Campus News

Grant supports creation of civil rights movement digital archives

Graham
Toby Graham

Creation of a comprehensive digital library on the civil rights movement is the goal of a new cooperative initiative, which will receive support from a federal grant awarded to the university.

“The struggle for racial equality in the 1950s and 1960s is among the most far-reaching social movements in the nation’s history, and it represents a crucial step in the evolution of American democracy,” says P. Toby Graham, director of the Digital Library of Georgia at UGA’s Libraries which, along with six partners, will create the online resource. “Our purpose is to enhance understanding of the civil rights movement through a digital video archive of historical news film. We also will create learning tools to help users understand the historical context of the video segments and a Web portal to connect learners to civil rights resources on a national scale.”

The Institute of Museum and Library Services announced recently that it will provide $761,427 in federal support for the civil rights initiative over two years through a National Leadership Grant for Libraries.

“The Civil Rights Digital Library represents the most ambitious and comprehensive effort to date to deliver educational content on the civil rights movement via the Web,” says William Gray Potter, university librarian and associate provost at UGA. “News film from our WSB and WALB collections will allow students to witness key events of the civil rights movement. By collecting collateral information on a national scale, we will create a virtual library on the movement.”

Graham said a cross-disciplinary approach will contribute to the instructional and research value of the online resource by involving digital library and information technology professionals, archivists, humanities scholars, academic publishers, and public broadcasters.

Partners include the Digital Library of Georgia and Walter J. Brown Media Archives and Peabody Awards Collection at the UGA Libraries; UGA Franklin College of Arts and Sciences; Georgia Humanities Council and the UGA Press, both through the New Georgia Encyclopedia; Georgia Public Broadcasting; and GALILEO, the state’s virtual library administered by the board of regents.

English professors Barbara ­McCaskill and Tim Powell will co-­direct the “learning objects” component, which will deliver secondary Web-based resources-such as multimedia productions, interactive timelines and maps, lesson plans and activities-to facilitate the use of the news film content in the learning process.

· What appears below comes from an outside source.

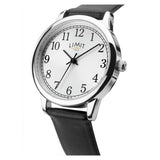 Limit ladies watch with silver dial and black faux leather strap, UK version
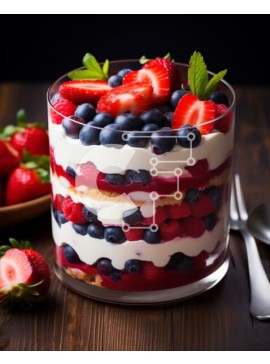 Σετ των 2 Intra Συλλεκτικό Ξύλινο Παζλ Plywood  4mm - Νόστιμο Fruit Trifle Bowl με φρέσκα μούρα Σε Ξύλινο Κουτί - Διαστάσεις: 10x10 cm – 25 κομμάτια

“This is an outstanding opportunity for the UGA Libraries to showcase its unique audio visual holdings and for UGA to solidify its position as a national leader in digital technology as well as research in ethnic American studies and the civil rights movement,” McCaskill says. “We are eager to begin creating interactive teaching tools that will offer historical and cultural contexts, facilitate critical discussions, and appeal to different methods of learning. The university’s collaboration in this ­initiative is the very kind of cross-­disciplinary partnership we are training our own graduate students to pursue during their careers.”